Exercise — Return every line of the listing below word for word, in the same order and with nothing changed.

Material shown —
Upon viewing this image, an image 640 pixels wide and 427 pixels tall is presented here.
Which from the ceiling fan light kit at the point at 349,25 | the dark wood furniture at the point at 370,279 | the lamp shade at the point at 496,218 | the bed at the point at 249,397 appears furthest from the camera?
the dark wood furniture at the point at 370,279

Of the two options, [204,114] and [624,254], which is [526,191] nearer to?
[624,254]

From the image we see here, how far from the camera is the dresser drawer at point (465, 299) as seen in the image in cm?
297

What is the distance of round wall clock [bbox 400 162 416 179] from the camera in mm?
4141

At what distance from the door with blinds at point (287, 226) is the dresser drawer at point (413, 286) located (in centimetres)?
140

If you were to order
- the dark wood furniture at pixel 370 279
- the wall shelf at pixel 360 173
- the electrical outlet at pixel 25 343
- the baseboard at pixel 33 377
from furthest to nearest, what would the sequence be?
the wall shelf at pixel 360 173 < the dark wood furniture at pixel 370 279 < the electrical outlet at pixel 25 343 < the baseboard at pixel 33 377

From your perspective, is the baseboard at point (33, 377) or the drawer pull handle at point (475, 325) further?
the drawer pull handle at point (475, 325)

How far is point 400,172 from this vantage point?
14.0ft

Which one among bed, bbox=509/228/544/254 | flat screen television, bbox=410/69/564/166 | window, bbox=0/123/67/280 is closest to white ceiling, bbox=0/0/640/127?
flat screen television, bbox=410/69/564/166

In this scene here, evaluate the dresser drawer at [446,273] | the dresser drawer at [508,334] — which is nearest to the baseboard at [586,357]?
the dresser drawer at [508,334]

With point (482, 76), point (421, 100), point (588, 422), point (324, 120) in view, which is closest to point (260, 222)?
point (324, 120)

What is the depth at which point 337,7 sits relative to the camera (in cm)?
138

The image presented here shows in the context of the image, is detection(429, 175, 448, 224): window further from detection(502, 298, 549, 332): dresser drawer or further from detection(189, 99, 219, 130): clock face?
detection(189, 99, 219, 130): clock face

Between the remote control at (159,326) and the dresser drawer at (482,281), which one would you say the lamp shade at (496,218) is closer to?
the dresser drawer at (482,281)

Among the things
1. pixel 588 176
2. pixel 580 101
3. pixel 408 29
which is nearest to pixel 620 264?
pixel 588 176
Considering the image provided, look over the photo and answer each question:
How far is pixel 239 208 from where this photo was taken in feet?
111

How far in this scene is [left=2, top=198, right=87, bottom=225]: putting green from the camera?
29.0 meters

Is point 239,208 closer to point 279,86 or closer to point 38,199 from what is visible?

Exercise output —
Upon viewing this image, an image 640 pixels wide and 427 pixels tall is presented here.
Which from the ceiling fan light kit at the point at 349,25 | the dark wood furniture at the point at 370,279 | the lamp shade at the point at 496,218 | the bed at the point at 249,397 appears furthest from the camera?
the dark wood furniture at the point at 370,279

Of the two options, [204,114] and [624,254], which is [526,191] nearer to?
[624,254]

From the image we see here, how far from the camera is the dresser drawer at point (465, 299) as seen in the image in cm?
297

What is the distance of round wall clock [bbox 400 162 416 179] from the camera in mm?
4141

At what distance from the door with blinds at point (287, 226) is the dresser drawer at point (413, 286) located (in centimetres)?
140

If you were to order
- the dark wood furniture at pixel 370 279
- the wall shelf at pixel 360 173
- the electrical outlet at pixel 25 343
- the baseboard at pixel 33 377
from furthest to nearest, what would the sequence be?
the wall shelf at pixel 360 173 < the dark wood furniture at pixel 370 279 < the electrical outlet at pixel 25 343 < the baseboard at pixel 33 377

From your perspective, is the baseboard at point (33, 377) or the drawer pull handle at point (475, 325) further?
the drawer pull handle at point (475, 325)

How far is point 400,172 from this vantage point?
14.0ft

Which one among bed, bbox=509/228/544/254 | flat screen television, bbox=410/69/564/166 | window, bbox=0/123/67/280 is closest to white ceiling, bbox=0/0/640/127?
flat screen television, bbox=410/69/564/166

In this scene here, evaluate the dresser drawer at [446,273] | the dresser drawer at [508,334] — which is nearest to the baseboard at [586,357]?
the dresser drawer at [508,334]

With point (482, 76), point (421, 100), point (588, 422), point (324, 120) in view, which is closest to point (260, 222)?
point (324, 120)

What is the depth at which point 337,7 sits relative to the camera (in cm)?
138

The image presented here shows in the context of the image, is detection(429, 175, 448, 224): window further from detection(502, 298, 549, 332): dresser drawer or further from detection(189, 99, 219, 130): clock face?
detection(189, 99, 219, 130): clock face

Between the remote control at (159,326) and the dresser drawer at (482,281), which one would you say the lamp shade at (496,218) is closer to?
the dresser drawer at (482,281)

Among the things
1. pixel 588 176
2. pixel 580 101
3. pixel 408 29
which is nearest to pixel 620 264?
pixel 588 176
Considering the image provided, look over the photo and answer each question:
How far is pixel 239 208 from where this photo was taken in feet?
111

How far in this scene is [left=2, top=198, right=87, bottom=225]: putting green from the camera?
29.0 meters

Is point 239,208 closer to point 279,86 or closer to point 38,199 from what is visible?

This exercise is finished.